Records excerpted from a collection
===============

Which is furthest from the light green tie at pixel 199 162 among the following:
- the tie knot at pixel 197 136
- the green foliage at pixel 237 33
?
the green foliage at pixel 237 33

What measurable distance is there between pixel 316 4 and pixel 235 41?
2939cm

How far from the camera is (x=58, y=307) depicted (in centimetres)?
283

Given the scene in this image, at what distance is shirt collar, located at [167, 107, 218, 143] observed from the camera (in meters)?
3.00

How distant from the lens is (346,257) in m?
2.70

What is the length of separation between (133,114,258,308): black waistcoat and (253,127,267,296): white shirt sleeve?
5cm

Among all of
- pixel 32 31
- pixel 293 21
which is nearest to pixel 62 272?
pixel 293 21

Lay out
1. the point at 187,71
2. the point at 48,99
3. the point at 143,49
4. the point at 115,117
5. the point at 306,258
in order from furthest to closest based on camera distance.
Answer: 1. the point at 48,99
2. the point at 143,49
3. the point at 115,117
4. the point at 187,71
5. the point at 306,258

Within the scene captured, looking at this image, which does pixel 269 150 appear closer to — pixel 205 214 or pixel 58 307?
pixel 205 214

===============

Retype all of the data above line for line, without changing anything.

▶ **Output for this exercise**
Which is furthest from the light green tie at pixel 199 162 among the following:
- the tie knot at pixel 197 136
- the green foliage at pixel 237 33
?
the green foliage at pixel 237 33

What measurable distance is there between pixel 316 4 and pixel 235 41?
2939cm

How far from the camera is (x=58, y=307) depicted (in centimetres)?
283

Given the scene in this image, at what distance is shirt collar, located at [167, 107, 218, 143] observed from the camera (in meters)?
3.00

How distant from the lens is (346,257) in m?
2.70

What is the length of separation between (133,114,258,308): black waistcoat and (253,127,267,296): white shirt sleeve?
5cm

Among all of
- pixel 32 31
- pixel 293 21
which is nearest to pixel 62 272?
pixel 293 21

Lay out
1. the point at 187,71
2. the point at 48,99
3. the point at 143,49
4. the point at 115,117
5. the point at 306,258
in order from furthest to closest based on camera distance.
Answer: 1. the point at 48,99
2. the point at 143,49
3. the point at 115,117
4. the point at 187,71
5. the point at 306,258

Within the scene captured, looking at this image, which does pixel 269 150 appear closer to — pixel 205 214 or pixel 58 307?
pixel 205 214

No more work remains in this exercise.